▶ [POR HACER]: Imprime sin cambios todas las filas desde la que contiene "channels: SDO/AIA 304" hasta la que contiene "filament: <bbox>192, 348, 264, 396</bbox>", ambas incluidas.
╭─ MATERIAL PROPORCIONADO
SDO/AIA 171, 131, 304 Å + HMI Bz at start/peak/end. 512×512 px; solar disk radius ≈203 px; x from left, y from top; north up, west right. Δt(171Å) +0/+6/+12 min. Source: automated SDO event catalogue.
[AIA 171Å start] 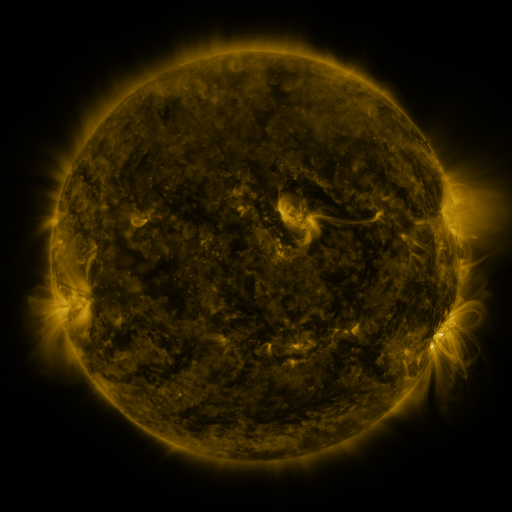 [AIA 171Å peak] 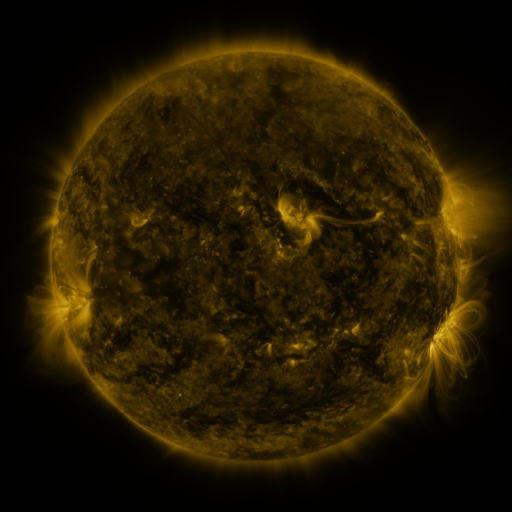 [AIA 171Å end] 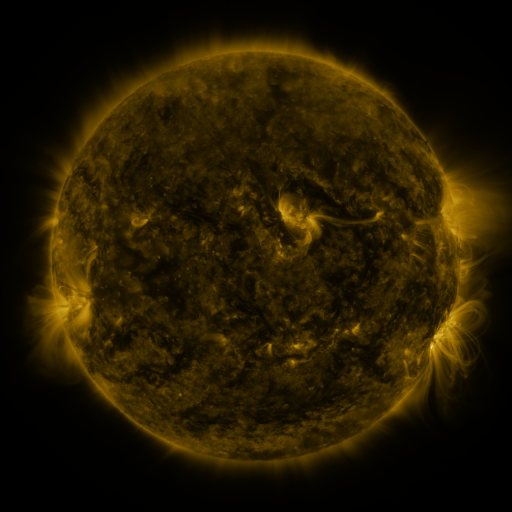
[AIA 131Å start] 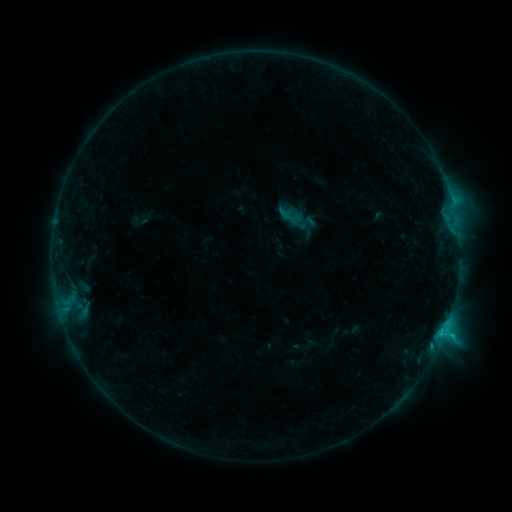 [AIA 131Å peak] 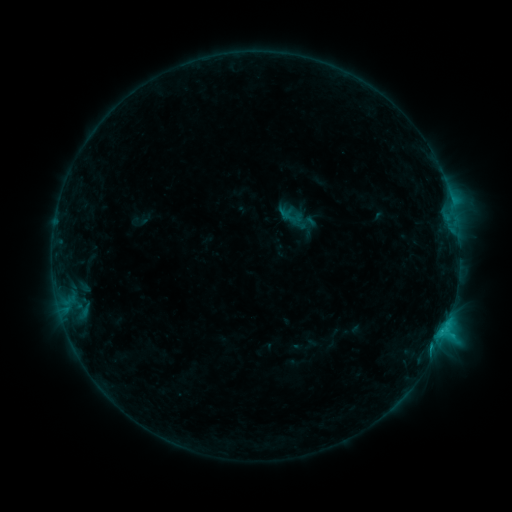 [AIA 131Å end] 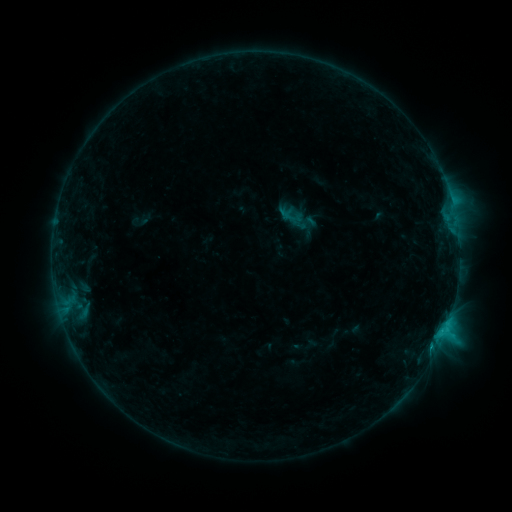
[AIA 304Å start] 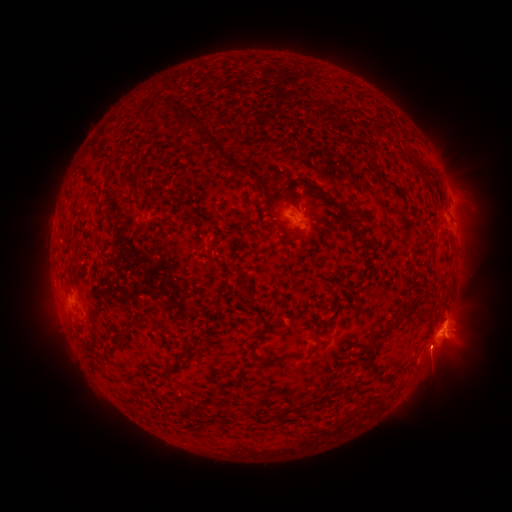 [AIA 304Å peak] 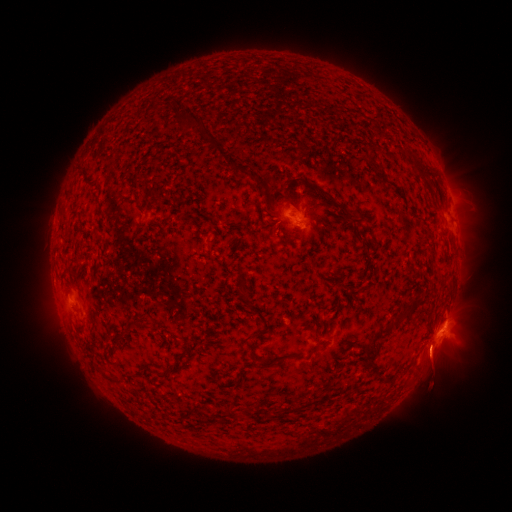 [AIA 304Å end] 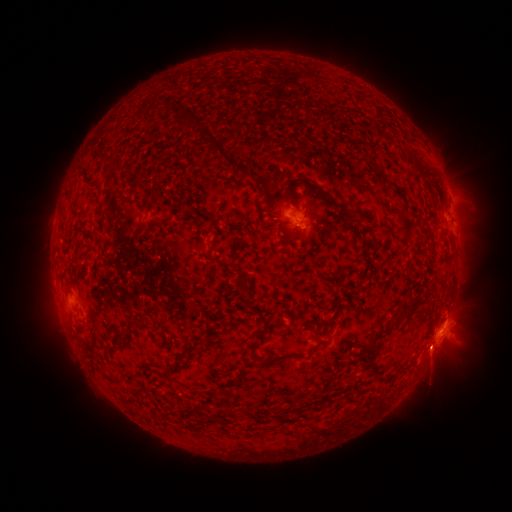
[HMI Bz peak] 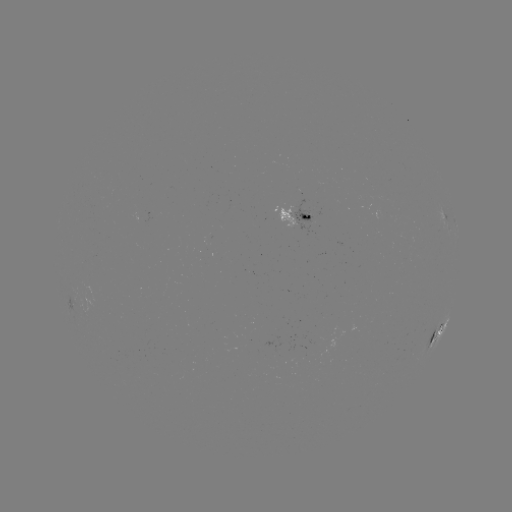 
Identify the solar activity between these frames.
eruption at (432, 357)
╰─
╭─ MATERIAL PROPORCIONADO
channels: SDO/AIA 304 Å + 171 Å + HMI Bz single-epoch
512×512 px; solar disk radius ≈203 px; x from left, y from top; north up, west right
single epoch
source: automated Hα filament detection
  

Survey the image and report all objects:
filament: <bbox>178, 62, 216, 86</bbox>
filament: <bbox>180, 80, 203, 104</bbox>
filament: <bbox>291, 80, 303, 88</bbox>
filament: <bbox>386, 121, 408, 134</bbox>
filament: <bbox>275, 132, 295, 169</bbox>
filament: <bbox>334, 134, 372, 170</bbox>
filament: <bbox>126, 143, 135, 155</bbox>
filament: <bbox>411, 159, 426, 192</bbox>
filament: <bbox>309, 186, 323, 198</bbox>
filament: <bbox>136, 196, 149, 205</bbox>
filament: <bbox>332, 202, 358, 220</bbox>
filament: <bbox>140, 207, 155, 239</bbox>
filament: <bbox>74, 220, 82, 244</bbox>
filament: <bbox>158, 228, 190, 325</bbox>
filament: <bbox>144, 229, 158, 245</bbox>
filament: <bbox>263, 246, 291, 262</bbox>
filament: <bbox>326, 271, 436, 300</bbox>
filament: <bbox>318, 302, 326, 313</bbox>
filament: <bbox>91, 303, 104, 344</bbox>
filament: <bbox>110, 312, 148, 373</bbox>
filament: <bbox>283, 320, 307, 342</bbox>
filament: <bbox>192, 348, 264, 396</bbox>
╰─
▶ [SALIDA COMPLETA]:
channels: SDO/AIA 304 Å + 171 Å + HMI Bz single-epoch
512×512 px; solar disk radius ≈203 px; x from left, y from top; north up, west right
single epoch
source: automated Hα filament detection
  

Survey the image and report all objects:
filament: <bbox>178, 62, 216, 86</bbox>
filament: <bbox>180, 80, 203, 104</bbox>
filament: <bbox>291, 80, 303, 88</bbox>
filament: <bbox>386, 121, 408, 134</bbox>
filament: <bbox>275, 132, 295, 169</bbox>
filament: <bbox>334, 134, 372, 170</bbox>
filament: <bbox>126, 143, 135, 155</bbox>
filament: <bbox>411, 159, 426, 192</bbox>
filament: <bbox>309, 186, 323, 198</bbox>
filament: <bbox>136, 196, 149, 205</bbox>
filament: <bbox>332, 202, 358, 220</bbox>
filament: <bbox>140, 207, 155, 239</bbox>
filament: <bbox>74, 220, 82, 244</bbox>
filament: <bbox>158, 228, 190, 325</bbox>
filament: <bbox>144, 229, 158, 245</bbox>
filament: <bbox>263, 246, 291, 262</bbox>
filament: <bbox>326, 271, 436, 300</bbox>
filament: <bbox>318, 302, 326, 313</bbox>
filament: <bbox>91, 303, 104, 344</bbox>
filament: <bbox>110, 312, 148, 373</bbox>
filament: <bbox>283, 320, 307, 342</bbox>
filament: <bbox>192, 348, 264, 396</bbox>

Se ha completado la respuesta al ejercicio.